● WHAT YOU NEED TO DO
The lines to be set down run from the line containing "Based on the image provided, which item among" through the final line of the data below; print them exactly and print nothing else.

● EXERCISE DATA

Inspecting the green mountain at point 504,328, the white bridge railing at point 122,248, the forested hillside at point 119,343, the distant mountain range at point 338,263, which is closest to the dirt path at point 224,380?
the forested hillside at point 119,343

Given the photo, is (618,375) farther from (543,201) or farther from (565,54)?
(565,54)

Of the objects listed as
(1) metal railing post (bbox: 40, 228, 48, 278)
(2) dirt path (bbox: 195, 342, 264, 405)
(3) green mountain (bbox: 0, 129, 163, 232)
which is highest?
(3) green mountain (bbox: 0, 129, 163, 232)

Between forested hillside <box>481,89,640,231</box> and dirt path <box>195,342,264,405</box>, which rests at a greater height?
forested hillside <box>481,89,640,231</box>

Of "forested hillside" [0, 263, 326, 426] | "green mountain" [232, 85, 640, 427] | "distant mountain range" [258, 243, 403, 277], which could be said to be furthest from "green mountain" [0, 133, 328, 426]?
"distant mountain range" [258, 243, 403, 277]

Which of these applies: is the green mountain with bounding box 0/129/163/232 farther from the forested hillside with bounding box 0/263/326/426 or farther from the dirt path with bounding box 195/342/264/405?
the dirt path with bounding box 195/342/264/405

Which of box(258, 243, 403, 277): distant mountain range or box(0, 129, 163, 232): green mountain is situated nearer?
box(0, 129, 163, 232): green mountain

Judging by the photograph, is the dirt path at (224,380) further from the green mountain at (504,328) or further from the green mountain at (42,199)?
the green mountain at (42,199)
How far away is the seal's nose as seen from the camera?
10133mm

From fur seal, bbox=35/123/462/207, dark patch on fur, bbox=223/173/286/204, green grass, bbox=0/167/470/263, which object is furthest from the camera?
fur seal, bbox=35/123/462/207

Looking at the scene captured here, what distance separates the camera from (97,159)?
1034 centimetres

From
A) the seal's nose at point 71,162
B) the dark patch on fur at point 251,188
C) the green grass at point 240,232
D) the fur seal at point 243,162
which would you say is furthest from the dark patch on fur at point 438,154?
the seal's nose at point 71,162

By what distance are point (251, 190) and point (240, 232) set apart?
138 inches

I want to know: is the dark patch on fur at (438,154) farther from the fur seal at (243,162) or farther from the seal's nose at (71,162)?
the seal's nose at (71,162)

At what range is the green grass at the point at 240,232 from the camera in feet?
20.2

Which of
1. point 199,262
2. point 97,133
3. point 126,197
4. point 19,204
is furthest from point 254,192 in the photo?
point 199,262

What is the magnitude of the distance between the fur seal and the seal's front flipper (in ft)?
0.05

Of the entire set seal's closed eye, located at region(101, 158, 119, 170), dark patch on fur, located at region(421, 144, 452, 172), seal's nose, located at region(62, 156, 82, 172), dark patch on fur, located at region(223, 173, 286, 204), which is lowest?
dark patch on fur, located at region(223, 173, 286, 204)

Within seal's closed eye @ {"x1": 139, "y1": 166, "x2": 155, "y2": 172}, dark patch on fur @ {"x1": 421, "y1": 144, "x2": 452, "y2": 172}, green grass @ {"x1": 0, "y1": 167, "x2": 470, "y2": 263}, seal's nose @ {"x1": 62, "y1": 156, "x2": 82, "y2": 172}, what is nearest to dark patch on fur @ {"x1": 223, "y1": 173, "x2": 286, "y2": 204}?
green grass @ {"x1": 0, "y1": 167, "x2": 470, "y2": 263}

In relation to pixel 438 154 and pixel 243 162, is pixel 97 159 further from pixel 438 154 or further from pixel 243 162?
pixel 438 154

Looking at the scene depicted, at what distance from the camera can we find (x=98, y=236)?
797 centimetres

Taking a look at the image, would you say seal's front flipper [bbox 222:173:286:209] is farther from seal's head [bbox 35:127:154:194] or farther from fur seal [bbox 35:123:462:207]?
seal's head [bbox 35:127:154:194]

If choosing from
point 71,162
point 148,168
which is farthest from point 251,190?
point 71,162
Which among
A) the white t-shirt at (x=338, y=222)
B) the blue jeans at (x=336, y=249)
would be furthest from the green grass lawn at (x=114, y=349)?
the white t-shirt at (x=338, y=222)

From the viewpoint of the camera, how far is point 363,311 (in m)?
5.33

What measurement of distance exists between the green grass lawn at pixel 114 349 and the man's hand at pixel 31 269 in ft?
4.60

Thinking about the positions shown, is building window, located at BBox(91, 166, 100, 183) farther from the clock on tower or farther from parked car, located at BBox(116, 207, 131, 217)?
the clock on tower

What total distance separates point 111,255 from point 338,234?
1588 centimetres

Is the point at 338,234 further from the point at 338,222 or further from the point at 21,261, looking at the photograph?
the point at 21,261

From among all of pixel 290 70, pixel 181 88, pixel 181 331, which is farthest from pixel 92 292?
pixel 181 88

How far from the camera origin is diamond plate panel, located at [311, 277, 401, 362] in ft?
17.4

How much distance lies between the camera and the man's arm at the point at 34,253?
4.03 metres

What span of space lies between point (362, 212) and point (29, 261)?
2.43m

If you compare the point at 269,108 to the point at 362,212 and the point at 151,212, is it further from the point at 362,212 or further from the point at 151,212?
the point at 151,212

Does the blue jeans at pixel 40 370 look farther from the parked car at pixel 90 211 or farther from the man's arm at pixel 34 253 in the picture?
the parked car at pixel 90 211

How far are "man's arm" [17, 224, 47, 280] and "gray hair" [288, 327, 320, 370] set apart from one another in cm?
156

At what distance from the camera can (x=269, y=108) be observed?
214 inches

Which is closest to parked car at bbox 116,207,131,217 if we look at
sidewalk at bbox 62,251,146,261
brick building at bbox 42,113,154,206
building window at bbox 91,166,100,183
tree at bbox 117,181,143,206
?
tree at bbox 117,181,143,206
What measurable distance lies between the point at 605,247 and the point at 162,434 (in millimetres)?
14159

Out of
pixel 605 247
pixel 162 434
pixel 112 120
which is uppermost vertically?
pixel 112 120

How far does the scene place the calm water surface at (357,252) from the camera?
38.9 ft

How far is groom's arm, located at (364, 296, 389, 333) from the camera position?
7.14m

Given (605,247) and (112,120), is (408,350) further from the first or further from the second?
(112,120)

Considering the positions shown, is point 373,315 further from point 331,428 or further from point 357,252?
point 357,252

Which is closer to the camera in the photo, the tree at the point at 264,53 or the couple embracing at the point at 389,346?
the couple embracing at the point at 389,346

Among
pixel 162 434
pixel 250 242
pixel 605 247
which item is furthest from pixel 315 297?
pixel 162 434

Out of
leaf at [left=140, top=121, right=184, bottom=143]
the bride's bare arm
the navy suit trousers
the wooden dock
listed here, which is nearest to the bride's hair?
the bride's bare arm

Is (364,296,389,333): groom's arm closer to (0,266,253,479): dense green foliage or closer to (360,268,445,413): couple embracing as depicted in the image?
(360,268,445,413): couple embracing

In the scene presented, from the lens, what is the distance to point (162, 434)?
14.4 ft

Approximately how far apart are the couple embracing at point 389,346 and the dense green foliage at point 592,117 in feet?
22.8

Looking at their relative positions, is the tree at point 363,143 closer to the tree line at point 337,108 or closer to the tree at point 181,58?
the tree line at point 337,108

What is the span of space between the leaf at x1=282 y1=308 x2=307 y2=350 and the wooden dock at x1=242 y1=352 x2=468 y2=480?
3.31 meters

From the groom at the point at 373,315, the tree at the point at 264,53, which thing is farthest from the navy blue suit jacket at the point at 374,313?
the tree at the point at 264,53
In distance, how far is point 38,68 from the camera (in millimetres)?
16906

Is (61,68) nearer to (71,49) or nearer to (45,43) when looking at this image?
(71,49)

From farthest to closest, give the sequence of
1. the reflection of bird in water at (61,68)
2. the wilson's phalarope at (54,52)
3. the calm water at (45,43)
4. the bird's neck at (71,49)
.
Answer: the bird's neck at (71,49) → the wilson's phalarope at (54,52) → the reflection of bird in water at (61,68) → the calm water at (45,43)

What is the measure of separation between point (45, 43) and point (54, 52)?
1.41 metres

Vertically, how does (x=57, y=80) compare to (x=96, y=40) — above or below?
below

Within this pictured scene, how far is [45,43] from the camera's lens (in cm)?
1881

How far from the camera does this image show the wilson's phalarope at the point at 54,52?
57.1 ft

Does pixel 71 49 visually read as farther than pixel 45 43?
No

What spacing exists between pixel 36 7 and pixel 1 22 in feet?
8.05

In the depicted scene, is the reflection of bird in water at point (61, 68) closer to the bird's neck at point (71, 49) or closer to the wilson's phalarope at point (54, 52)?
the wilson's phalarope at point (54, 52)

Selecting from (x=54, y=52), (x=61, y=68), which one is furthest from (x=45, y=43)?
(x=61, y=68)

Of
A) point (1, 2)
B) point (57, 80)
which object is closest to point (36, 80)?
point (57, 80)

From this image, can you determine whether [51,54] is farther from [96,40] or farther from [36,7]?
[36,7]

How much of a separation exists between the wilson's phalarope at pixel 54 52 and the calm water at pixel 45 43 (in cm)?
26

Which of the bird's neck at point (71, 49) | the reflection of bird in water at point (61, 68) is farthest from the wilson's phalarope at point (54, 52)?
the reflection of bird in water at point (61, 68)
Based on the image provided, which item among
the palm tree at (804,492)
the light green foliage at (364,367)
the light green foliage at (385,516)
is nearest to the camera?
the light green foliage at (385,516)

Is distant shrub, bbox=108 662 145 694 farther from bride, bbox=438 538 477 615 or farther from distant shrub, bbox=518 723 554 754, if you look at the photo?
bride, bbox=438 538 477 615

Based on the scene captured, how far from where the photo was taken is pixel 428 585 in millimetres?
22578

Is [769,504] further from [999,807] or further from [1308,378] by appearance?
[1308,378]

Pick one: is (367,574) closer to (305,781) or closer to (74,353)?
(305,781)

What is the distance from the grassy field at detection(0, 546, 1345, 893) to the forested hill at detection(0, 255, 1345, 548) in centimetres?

● EXERCISE ANSWER
Based on the image provided, which item among
the palm tree at (804,492)
the light green foliage at (364,367)
the light green foliage at (385,516)
is nearest to the camera?
the light green foliage at (385,516)

Is distant shrub, bbox=108 662 145 694 farther from bride, bbox=438 538 477 615 or farther from distant shrub, bbox=518 723 554 754, if you look at the photo?
bride, bbox=438 538 477 615

Based on the scene captured, how far from where the photo was taken is pixel 428 585 in millimetres?
22578

Is [769,504] further from [999,807] or further from [1308,378] by appearance?
[1308,378]

Pick one: is (367,574) closer to (305,781) or closer to (74,353)?
(305,781)

What is the distance from the grassy field at detection(0, 546, 1345, 893) to the forested hill at detection(0, 255, 1345, 548) in centimetres?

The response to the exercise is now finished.